Activities:
(1) According to the passage on student visa delays, which months are busiest for student visa applications?
(2) Reproduce the stretch of the passage on student visa delays from "Though universities are" through "Council on Education.".

Text segment:
....................
Though universities are hopeful that the vaccine rollout will return a sense of normalcy to the fall semester, a question remains about international students whose plans were curtailed by the pandemic. Will they make it to campus in time?
Experts say that while students have been exempted from coronavirus-related travel restrictions, overseas U.S. consulate shutdowns and backlogs could leave them waiting for their visas until September.
“Remember they’re not just processing visas for new students in the 2021-2022 academic year, but also our freshman class for last year. We’ve been told that once a consulate is up and fully operational, it’ll be several months before they work through the backlog,” says Sarah Spreitzer, government relations director at the American Council on Education.
Elizabeth Goss, an immigration attorney who specializes in obtaining visas for immigrants, says consulates were hit with the departure of long-term foreign service officers before the pandemic and the sidelining of nonessential workers during. Those factors will also impact how quickly students can secure their travel plans.
“As these different consulates and embassies start to process again, adjudications are going to be slow, lines are going to be long,” Goss says, adding that students will be competing with other types of travelers to get their paperwork through. “They will waive some interviews, but for all first-time F-1 student visas, they still want that five minutes at the window to assess whether they want to issue that visa.”
While Goss says the State Department historically has prioritized students and scholars, it’s still unclear whether that pattern will continue. June and July are the busiest months for student visa applications, she added.
....................
(Records excerpted from a collection)

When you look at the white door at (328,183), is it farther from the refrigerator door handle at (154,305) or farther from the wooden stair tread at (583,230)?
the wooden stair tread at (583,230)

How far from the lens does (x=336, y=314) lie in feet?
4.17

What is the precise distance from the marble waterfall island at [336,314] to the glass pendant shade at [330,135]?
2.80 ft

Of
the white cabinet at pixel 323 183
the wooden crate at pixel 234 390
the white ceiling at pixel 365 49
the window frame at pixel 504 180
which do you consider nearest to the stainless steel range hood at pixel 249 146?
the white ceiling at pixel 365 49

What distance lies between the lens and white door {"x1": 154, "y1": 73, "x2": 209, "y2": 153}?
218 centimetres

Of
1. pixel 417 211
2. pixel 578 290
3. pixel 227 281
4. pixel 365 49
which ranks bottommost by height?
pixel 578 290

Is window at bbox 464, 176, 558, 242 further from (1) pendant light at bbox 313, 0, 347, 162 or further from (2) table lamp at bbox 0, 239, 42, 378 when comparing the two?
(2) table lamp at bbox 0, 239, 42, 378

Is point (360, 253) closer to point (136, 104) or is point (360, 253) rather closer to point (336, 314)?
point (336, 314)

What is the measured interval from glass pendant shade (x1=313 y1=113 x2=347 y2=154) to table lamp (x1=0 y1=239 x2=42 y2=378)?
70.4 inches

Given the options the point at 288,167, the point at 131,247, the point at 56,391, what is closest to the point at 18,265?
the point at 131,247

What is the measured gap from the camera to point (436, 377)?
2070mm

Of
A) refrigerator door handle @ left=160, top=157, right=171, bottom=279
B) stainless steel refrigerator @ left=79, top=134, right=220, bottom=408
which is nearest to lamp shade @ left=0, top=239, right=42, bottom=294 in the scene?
....................
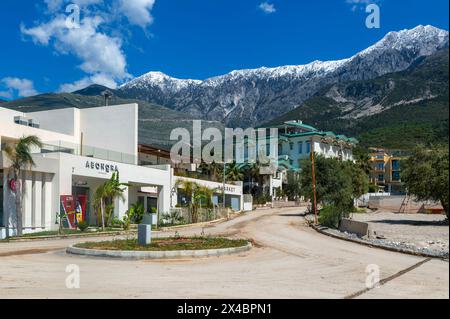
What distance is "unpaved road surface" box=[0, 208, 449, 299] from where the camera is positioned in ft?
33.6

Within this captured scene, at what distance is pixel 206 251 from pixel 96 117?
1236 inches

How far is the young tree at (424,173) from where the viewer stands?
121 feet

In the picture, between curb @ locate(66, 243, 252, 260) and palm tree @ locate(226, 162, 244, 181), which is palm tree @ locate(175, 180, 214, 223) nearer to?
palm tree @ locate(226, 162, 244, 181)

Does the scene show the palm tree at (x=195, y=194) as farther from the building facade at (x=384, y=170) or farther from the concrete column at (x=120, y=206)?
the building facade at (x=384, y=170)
....................
Responses in order:
(1) June and July

(2)
Though universities are hopeful that the vaccine rollout will return a sense of normalcy to the fall semester, a question remains about international students whose plans were curtailed by the pandemic. Will they make it to campus in time?
Experts say that while students have been exempted from coronavirus-related travel restrictions, overseas U.S. consulate shutdowns and backlogs could leave them waiting for their visas until September.
“Remember they’re not just processing visas for new students in the 2021-2022 academic year, but also our freshman class for last year. We’ve been told that once a consulate is up and fully operational, it’ll be several months before they work through the backlog,” says Sarah Spreitzer, government relations director at the American Council on Education.